The panel arbitrators has declared that: 1) contract agreement between GMIAL and GoM and MACL was legally binding; 2) contract agreement between the 3 parties was wrongful terminated; 3) GoM and MACL are jointly liable in damages to GMIAL for loss caused by wrongful contract termination; and 4) GoM and MACL to pay GMIAL US$4m for the cost incurred for the proceeding.
MAHB is currently studying and assessing the amount of damages claimable by GMIAL against GoM and MACL. Recall that MAHB had impaired its initial investments of RM21.5m and retained earnings of RM47.4m (total RM68.9m) back in 4Q12.

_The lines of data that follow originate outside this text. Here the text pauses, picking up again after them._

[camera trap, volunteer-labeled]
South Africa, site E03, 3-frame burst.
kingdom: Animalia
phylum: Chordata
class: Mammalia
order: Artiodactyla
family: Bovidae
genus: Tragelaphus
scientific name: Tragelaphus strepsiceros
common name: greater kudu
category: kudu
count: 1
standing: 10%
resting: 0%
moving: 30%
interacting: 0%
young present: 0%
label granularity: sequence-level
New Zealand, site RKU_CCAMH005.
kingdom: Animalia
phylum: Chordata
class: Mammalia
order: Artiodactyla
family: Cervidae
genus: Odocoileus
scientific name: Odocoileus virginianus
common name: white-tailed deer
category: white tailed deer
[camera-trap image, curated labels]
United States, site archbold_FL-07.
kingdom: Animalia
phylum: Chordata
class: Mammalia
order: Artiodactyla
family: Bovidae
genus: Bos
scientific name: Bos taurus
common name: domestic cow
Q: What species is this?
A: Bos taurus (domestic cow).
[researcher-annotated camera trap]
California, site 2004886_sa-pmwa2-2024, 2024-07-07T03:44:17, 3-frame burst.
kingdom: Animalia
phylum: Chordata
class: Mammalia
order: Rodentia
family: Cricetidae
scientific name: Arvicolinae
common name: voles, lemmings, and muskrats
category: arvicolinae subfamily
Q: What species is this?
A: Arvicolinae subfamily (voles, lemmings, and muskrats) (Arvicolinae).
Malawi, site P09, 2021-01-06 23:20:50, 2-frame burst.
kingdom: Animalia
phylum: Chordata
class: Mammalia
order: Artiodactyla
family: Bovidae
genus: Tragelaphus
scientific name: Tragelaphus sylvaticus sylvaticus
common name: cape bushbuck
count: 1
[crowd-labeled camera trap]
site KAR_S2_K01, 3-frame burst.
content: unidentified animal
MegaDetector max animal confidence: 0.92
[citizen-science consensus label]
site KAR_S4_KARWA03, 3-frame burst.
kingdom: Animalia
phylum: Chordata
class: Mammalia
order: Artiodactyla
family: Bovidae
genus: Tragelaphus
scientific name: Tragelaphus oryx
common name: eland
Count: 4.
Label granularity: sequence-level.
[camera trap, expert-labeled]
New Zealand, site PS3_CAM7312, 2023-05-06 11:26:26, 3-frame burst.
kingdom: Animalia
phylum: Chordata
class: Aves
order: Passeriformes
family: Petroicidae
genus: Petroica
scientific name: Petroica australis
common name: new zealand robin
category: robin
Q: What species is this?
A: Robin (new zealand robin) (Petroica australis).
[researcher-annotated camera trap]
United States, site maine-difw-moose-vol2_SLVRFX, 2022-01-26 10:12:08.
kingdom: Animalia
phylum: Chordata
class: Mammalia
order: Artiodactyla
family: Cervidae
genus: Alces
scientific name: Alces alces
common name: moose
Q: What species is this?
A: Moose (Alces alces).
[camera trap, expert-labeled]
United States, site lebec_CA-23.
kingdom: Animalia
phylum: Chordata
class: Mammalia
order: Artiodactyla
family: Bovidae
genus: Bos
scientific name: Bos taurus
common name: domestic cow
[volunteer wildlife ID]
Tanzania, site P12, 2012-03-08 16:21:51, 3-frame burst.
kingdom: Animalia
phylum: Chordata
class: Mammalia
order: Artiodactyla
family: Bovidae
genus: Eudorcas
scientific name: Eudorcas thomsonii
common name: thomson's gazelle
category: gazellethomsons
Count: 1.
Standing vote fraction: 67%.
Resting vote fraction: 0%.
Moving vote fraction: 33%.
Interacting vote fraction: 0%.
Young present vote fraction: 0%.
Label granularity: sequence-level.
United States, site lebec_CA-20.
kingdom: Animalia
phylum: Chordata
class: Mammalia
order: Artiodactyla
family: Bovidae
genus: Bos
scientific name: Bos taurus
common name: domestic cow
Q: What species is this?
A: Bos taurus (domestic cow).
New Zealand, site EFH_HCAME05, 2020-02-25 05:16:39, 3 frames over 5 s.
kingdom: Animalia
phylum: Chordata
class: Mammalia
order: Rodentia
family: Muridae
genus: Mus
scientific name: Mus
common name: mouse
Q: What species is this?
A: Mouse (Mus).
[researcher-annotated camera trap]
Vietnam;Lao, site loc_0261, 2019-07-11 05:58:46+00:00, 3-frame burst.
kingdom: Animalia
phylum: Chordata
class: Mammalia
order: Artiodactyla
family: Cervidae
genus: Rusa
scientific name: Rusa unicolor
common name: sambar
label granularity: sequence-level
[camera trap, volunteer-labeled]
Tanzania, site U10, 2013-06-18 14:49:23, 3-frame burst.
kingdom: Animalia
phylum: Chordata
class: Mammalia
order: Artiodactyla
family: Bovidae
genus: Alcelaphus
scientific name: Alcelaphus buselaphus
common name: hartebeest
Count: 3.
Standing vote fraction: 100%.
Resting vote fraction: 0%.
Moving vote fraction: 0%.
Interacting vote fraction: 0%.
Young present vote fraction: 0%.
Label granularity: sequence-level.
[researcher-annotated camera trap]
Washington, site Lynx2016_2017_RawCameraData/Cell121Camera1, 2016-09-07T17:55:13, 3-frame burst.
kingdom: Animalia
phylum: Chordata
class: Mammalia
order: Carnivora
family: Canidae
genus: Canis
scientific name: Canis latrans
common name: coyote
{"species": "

We believe that MAHB is likely to claim more than the impaired amounts, given GMIAL has lost its potential source of profits from the concession contract (undertaking the rehabilitation, expansion, modernization, operation and maintenance of the Maldives Airport concession). Hence, MAHB may recognize one-off earnings in 2H14.
Nevertheless, GoM and MACL may continue to file appeal on the arbitrage court’s decision, which will lengthen the proceeding.
We continue to favour MAHB in view of the aggressive promotional campaigns launched by airlines to induce air-travel demands (especially on international destinations), and the smooth commencement of KLIA2 (since early May) had increases the potential of non-aeronautical revenue (from higher traffic flow, higher consumer spending on retail, higher commercial leases and rentals, advertising, and carparks).
We deemed the impact from MH370 and Sabah kidnapping incidents to be relatively short term and demand for air travels are likely to recover within 3 months.
World crisis (i.e. war, terrorism, political unrest and epidemic outbreak); Development of high speed train between Singapore and Kuala Lumpur; Major movement of airlines from KLIA to KLIA2.
Unchanged.
BUY
Positives – 1) Monopoly of airports operation in Malaysia (except Senai); 2) Main beneficiary of strong air traffic into Malaysia and VMY 2014, in line with government initiatives to boost tourism sector; 3) Unaffected by high jet fuel cost and RM depreciation; and 4) Potentially higher nonaeronautical revenue.
Negatives – 1) Low liquidity.
Reiterate BUY recommendation with unchanged target price of RM10.55 based on SOP (including 60% stake in ISGA).